X_train=(X_train - X_train.min()) /(X_train.max() - X_train.min())
X_test=(X_test - X_test.min()) /(X_test.max() - X_test.min())

# Convert y_train into one-hot format 
y_train_hot = to_categorical(y_train, num_classes=10)
y_test_hot = to_categorical(y_test, num_classes=10)

In [3]:
# reshape dataset to have a single channel. Keras conv2d expects a 4 dim vector input
X_train = X_train.reshape((X_train.shape[0], 28, 28, 1))
X_test = X_test.reshape((X_test.shape[0], 28, 28, 1))

### Randomly trying with a convolution layer and a pooling layer

In [4]:
# Create complex Neural Network model
model = Sequential()
model.add(Conv2D(filters = 32, kernel_size = (5,5),padding = 'Same', 
                 activation ='relu', input_shape = (28,28,1)))

▶ [Provided information]
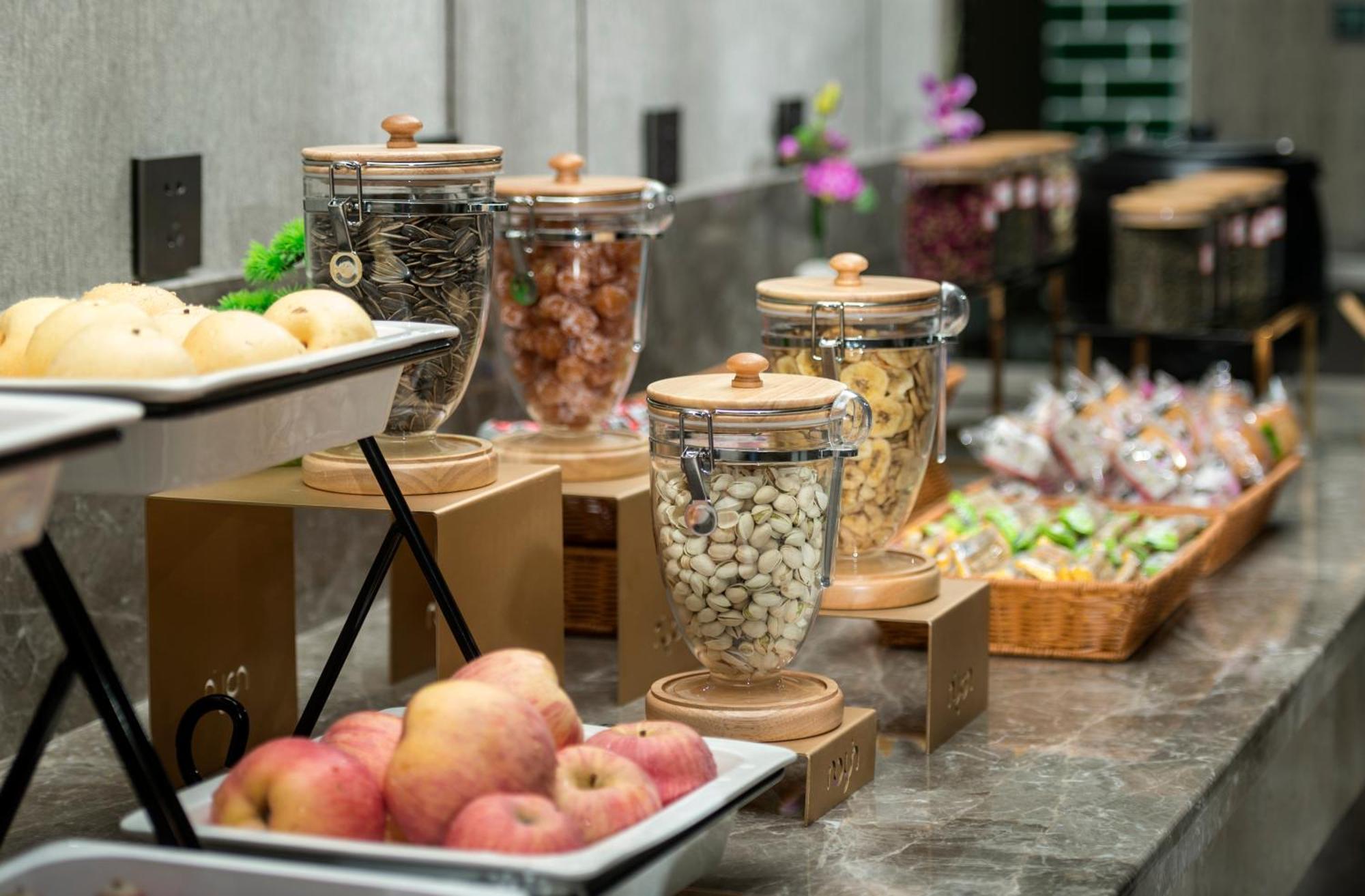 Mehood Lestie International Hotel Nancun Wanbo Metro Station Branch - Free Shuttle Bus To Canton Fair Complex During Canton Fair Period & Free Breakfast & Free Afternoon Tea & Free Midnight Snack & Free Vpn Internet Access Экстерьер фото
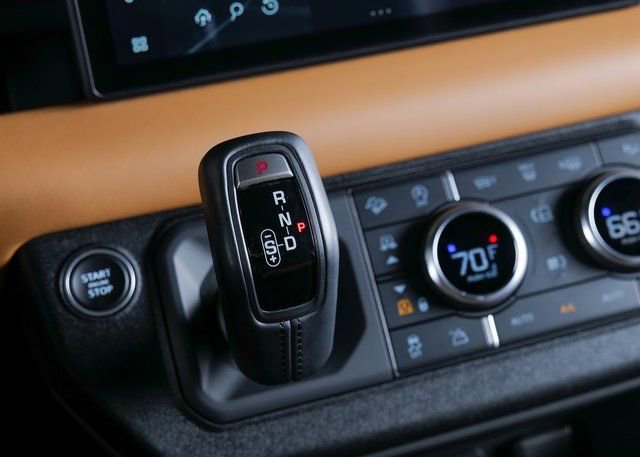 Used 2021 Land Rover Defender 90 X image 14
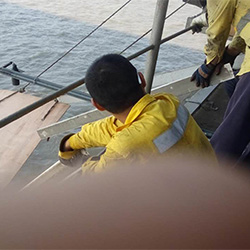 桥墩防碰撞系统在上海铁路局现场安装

---

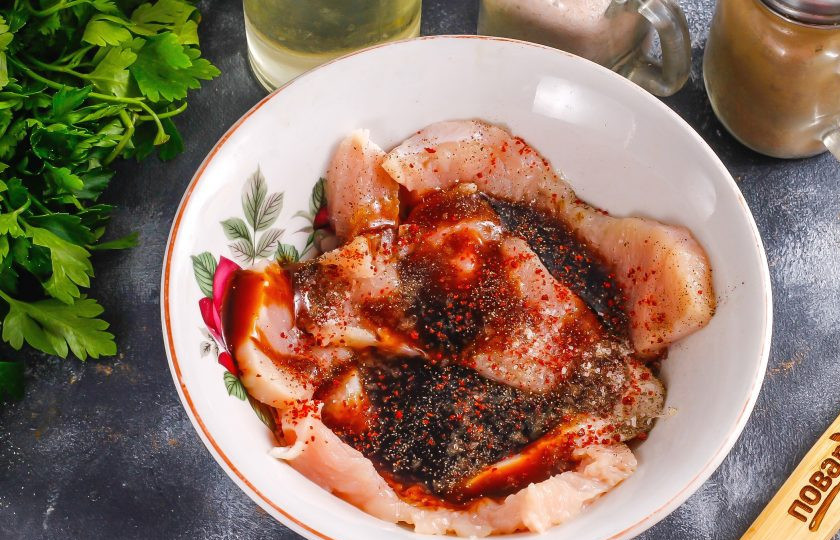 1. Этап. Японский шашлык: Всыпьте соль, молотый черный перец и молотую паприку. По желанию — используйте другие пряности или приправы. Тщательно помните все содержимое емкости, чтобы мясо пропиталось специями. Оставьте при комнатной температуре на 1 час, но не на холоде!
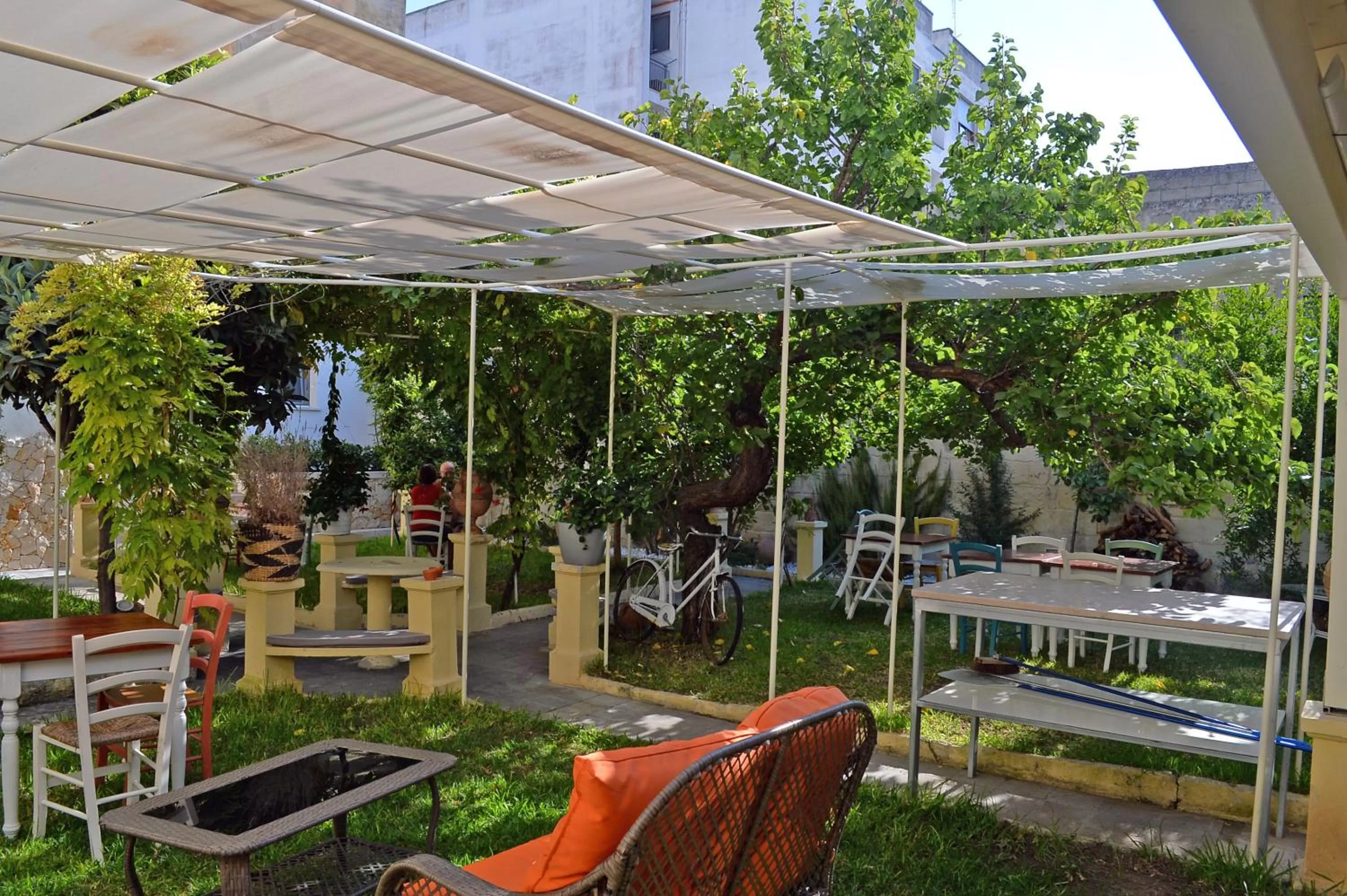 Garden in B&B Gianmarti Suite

▶ [Work to be completed] In the Keras code excerpt, rewrite the block that begins "# reshape dataset to have a single channel" as a short bulleted list that keeps its main facts.

▶ [Task answer]
- Purpose: give each dataset a single channel, because Keras Conv2D expects a 4-dimensional input.
- X_train is reshaped to (X_train.shape[0], 28, 28, 1).
- X_test is reshaped to (X_test.shape[0], 28, 28, 1).